Synopses & Reviews
If poetry is a tantalizing invitation – into the world the poem conjures, the interior life of the poet, our own interior lives – then How to Read a Poem…And Start a Poetry Circle is a means of accepting that invitation. In gathering a potent group of poems she calls her “talismans” into this slender volume, Molly Peacock presents us with a book of ways to explore the romance we have with words we can’t quite hold.
As an acclaimed poet and a freethinking teacher of poetry for more than twenty-five years, Peacock is perfectly poised to strip away this art’s daunting mystique to reveal how it works its alluring alchemy on us. Rather than coolly dissecting poems, she opens them the way “a love relationship is deepened – through the blind delight of examining it with the senses and the intellect all at once.” Even better, she shows us why poetry begs to be read aloud to another person, discussed, and enjoyed among friends.

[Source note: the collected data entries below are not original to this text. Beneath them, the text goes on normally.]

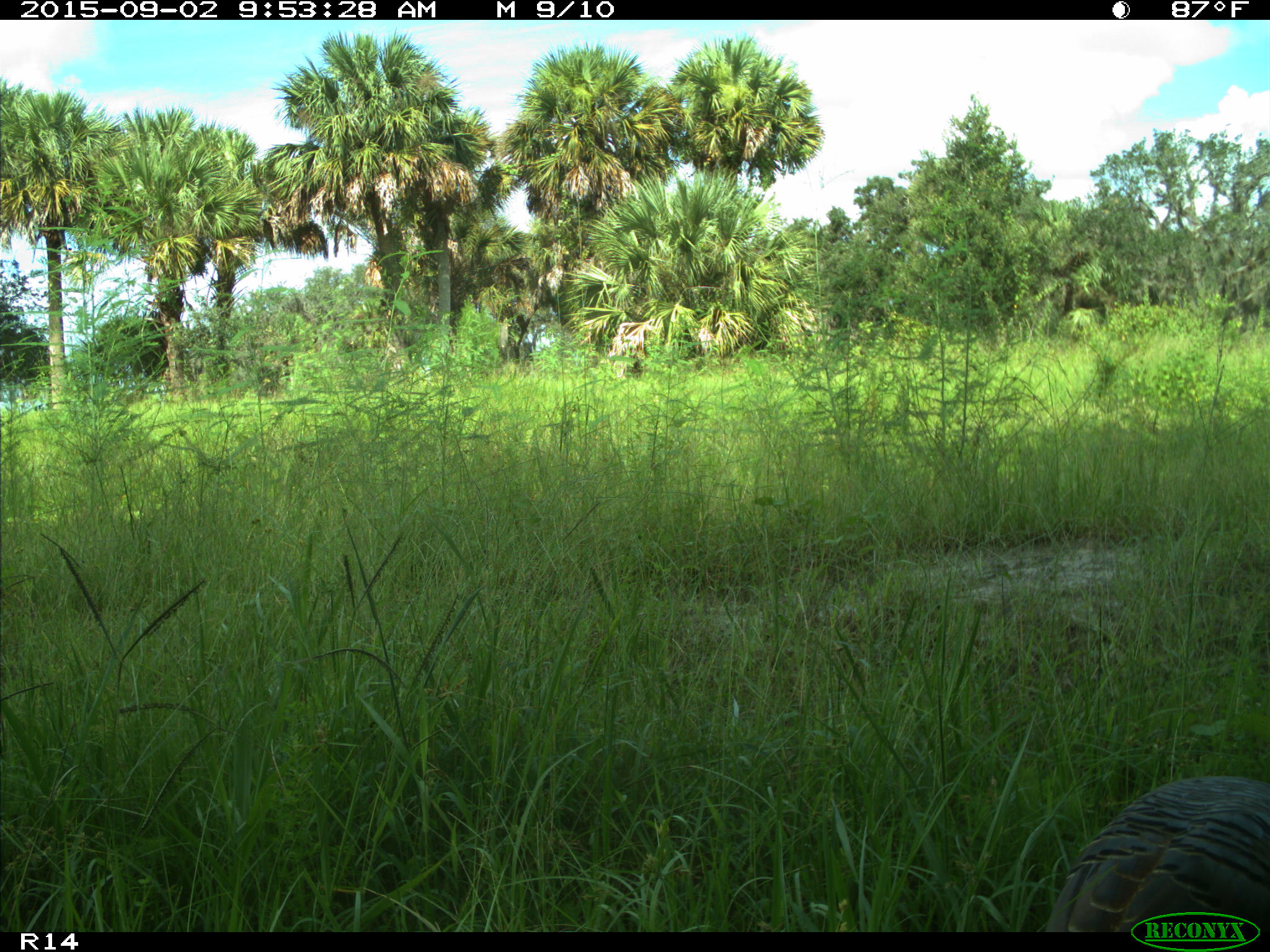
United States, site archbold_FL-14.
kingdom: Animalia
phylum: Chordata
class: Aves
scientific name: Aves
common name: birds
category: unidentified bird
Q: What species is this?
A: Unidentified bird (birds) (Aves).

Through her discussion of fourteen poems – some ancient, some contemporary, and many by well-known poets, including Philip Larkin, Gerard Manley Hopkins, Michael Ondaatje, Margaret Atwood, and Lorna Crozier – Peacock leads us on a passionate, intuitive journey into the deliciously mysterious and bewitching world of verse. Like a friend, she introduces us to her friends; she shows us how to form poetry circles of our own, to share our private pleasures within the rounded borders of a communal reading group, and invites us to begin the rich, enthralling, and endlessly rewarding search for talismans of our own.
About the Author
Molly Peacock has published four books of poetry; a book about poetry, How to Read a Poem…and Start a Poetry Circle; and a highly acclaimed memoir, Paradise, Piece by Piece. She was also co-editor of Poetry in Motion: 100 Poems from the Subways and the Buses (1996).

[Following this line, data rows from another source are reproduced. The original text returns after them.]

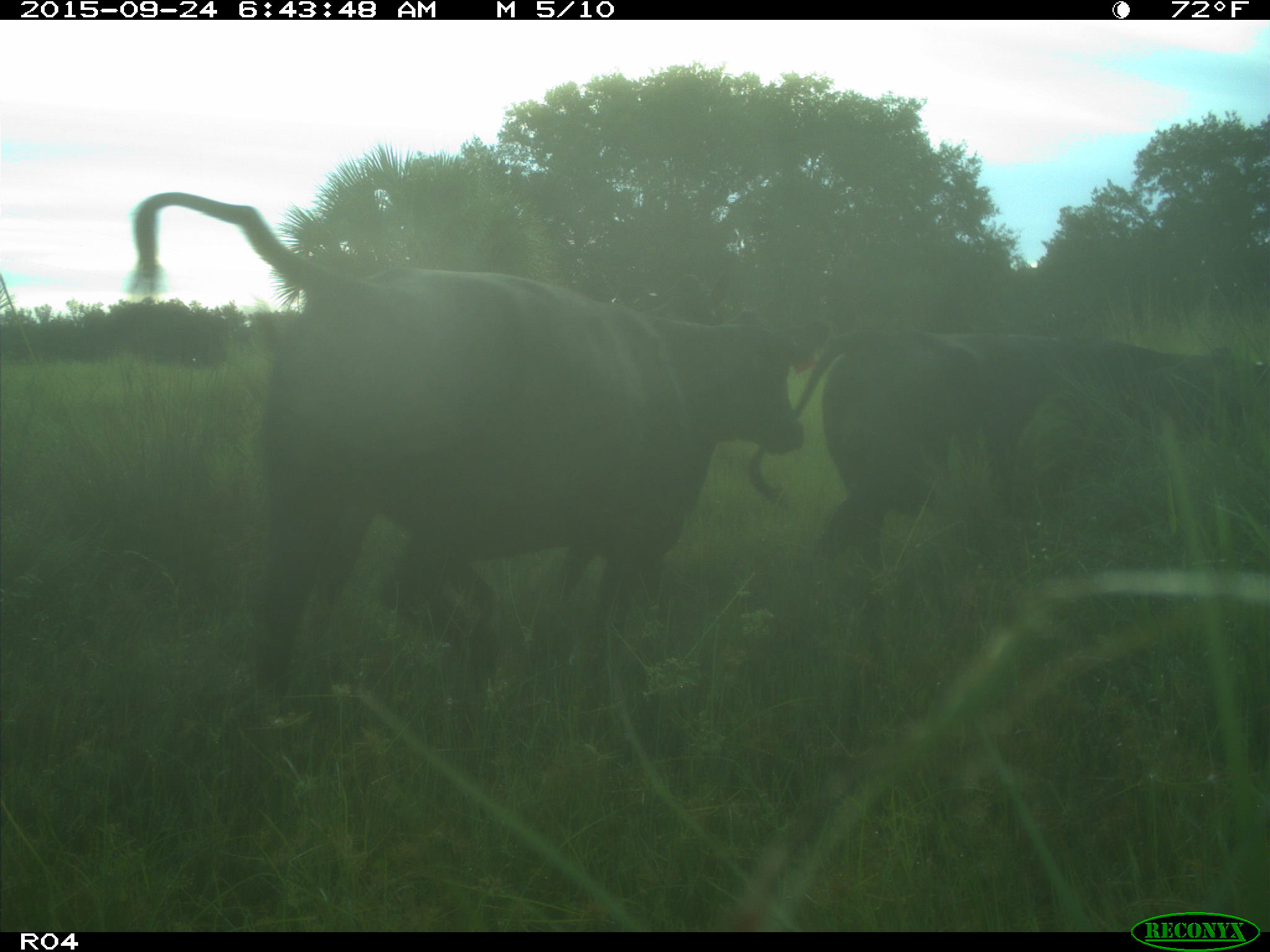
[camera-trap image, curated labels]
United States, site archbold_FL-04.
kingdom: Animalia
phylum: Chordata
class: Mammalia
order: Artiodactyla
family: Bovidae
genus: Bos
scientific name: Bos taurus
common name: domestic cow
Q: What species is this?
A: Bos taurus (domestic cow).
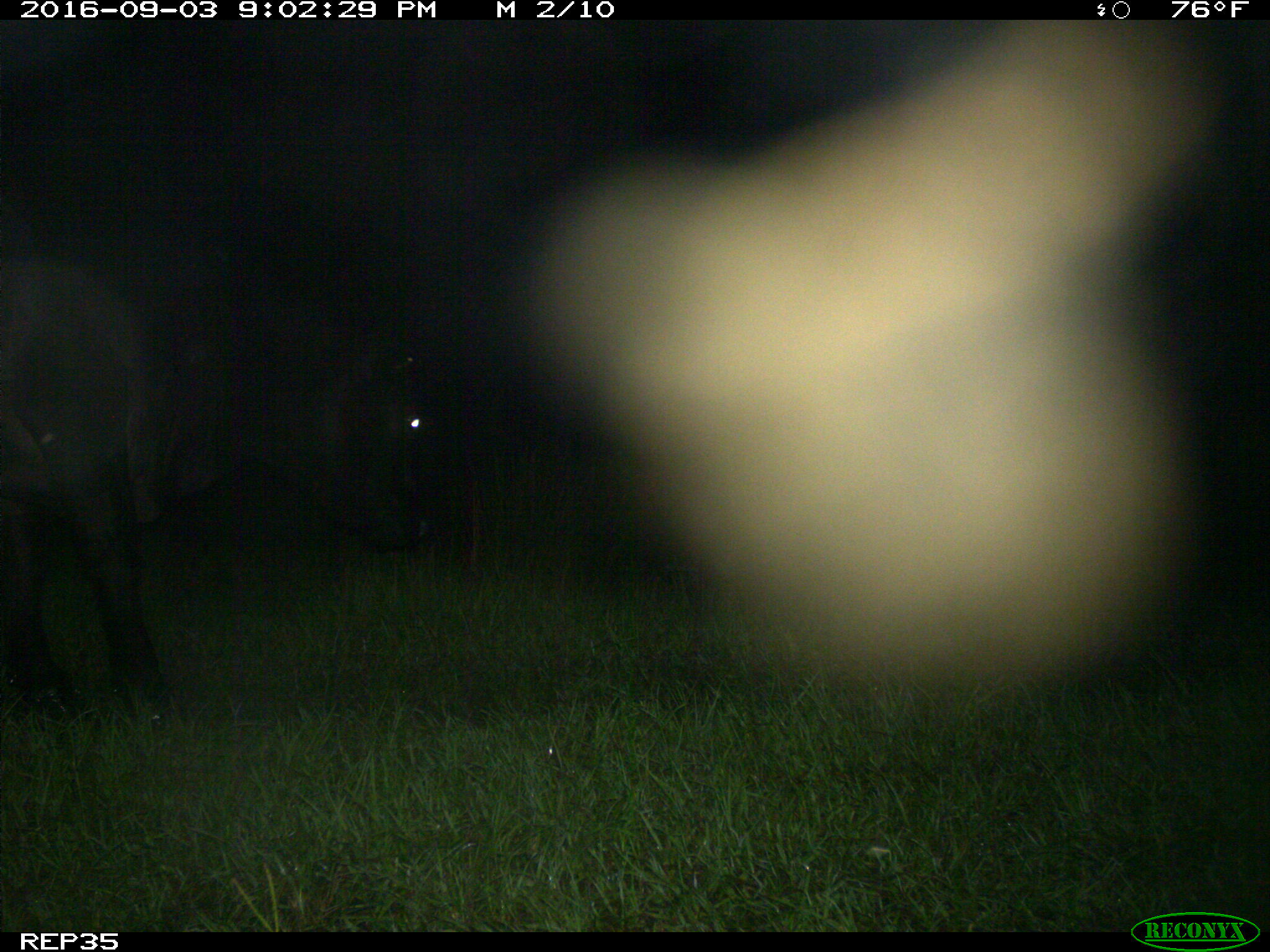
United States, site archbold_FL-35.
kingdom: Animalia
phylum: Chordata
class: Mammalia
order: Artiodactyla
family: Bovidae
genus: Bos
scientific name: Bos taurus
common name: domestic cow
Bos taurus (domestic cow).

She was president of the Poetry Society of America from 1989 to 1994, and continues to advise its Poetry in Motion program. Among her honors are fellowships from the Danforth, Ingram Merrill, and Woodrow Wilson foundations, as well as from the National Endowment for the Arts. A former learning specialist at Friends Seminary, she has been poet-in-residence at Bucknell University, University of Western Ontario, and University of California, Riverside.
Her poetry and essays have appeared in The New Yorker, The Nation, the New Republic, the Paris Review, Elle, and Mirabella.